The answer should consist of every line in the material below that has the word "Velcro".

[Input records]

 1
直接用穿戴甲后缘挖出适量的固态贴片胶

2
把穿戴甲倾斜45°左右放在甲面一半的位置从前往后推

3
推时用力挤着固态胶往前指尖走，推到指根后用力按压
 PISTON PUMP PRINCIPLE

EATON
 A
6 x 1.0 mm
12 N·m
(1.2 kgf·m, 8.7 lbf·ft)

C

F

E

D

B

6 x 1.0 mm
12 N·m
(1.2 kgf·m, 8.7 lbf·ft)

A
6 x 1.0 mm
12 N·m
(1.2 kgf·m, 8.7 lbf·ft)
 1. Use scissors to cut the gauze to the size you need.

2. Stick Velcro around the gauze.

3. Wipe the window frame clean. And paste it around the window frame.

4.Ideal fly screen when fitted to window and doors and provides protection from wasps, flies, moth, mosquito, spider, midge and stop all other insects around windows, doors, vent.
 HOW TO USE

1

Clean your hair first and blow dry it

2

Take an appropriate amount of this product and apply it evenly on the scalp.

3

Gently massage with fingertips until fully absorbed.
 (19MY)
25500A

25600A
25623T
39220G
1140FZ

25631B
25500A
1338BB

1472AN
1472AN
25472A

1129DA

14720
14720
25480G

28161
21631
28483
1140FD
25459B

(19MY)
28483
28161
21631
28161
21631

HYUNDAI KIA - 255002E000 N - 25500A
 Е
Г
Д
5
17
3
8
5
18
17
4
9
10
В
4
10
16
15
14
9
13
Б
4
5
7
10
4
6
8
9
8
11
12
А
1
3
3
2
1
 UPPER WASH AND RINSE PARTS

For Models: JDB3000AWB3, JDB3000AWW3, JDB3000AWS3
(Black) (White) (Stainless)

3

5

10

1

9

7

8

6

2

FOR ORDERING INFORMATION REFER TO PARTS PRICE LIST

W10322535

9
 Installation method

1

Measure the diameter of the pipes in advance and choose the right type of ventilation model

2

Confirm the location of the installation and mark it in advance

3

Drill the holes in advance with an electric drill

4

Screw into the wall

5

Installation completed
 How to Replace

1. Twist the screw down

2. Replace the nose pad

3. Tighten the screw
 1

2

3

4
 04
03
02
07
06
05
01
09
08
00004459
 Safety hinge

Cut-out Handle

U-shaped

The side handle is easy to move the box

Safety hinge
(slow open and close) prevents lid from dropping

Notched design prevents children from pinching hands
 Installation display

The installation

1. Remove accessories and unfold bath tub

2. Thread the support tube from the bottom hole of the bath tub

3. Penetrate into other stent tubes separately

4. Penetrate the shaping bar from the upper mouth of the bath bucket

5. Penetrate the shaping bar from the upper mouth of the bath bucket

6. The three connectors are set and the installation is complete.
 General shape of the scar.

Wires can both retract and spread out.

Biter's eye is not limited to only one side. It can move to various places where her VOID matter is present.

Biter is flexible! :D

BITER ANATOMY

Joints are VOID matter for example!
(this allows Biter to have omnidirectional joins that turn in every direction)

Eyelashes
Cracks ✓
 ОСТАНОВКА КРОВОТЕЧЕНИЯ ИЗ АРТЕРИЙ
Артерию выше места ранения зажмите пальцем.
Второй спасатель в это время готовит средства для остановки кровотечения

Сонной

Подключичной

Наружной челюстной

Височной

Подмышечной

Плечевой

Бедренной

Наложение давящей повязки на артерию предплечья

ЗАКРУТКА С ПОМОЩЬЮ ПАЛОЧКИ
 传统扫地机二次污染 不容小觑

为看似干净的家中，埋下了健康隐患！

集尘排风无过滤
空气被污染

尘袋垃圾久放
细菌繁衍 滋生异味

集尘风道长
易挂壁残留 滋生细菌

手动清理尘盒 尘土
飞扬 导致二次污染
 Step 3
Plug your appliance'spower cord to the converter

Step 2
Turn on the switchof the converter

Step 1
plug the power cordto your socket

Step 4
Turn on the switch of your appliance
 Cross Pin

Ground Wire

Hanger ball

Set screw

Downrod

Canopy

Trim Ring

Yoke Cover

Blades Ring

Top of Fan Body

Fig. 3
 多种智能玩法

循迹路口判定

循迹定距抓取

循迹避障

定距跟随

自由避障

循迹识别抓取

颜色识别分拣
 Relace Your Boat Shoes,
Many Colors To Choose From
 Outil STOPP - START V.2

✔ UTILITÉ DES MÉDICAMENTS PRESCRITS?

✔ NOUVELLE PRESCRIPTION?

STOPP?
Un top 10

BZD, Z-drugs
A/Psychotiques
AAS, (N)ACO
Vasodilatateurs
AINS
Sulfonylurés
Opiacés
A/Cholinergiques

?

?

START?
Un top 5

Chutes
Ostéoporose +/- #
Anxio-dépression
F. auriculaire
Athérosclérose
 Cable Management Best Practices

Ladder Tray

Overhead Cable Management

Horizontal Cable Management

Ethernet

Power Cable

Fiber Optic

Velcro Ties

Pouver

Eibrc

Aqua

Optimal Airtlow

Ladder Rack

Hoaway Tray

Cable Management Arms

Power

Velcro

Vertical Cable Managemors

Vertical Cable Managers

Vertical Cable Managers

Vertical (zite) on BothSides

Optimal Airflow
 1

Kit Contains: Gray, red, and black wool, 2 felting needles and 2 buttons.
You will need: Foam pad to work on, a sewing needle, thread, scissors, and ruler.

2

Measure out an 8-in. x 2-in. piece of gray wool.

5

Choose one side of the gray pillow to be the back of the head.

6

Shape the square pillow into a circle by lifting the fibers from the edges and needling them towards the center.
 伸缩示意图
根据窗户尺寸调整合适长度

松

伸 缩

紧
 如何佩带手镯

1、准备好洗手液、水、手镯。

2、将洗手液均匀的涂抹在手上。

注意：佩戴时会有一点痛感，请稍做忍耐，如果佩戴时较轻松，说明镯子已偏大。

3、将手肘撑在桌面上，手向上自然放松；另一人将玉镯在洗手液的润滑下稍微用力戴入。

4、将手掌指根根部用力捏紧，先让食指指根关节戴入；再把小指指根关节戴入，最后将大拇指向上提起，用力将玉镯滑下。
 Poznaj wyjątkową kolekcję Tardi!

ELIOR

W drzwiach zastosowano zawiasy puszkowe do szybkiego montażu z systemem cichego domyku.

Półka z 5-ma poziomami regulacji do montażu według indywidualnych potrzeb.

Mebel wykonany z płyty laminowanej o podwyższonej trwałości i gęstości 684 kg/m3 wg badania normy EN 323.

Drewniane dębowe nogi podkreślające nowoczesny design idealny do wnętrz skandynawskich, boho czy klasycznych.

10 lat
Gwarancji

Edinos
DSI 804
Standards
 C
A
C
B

[/Input records]

### Result
2. Stick Velcro around the gauze.
Velcro Ties
Velcro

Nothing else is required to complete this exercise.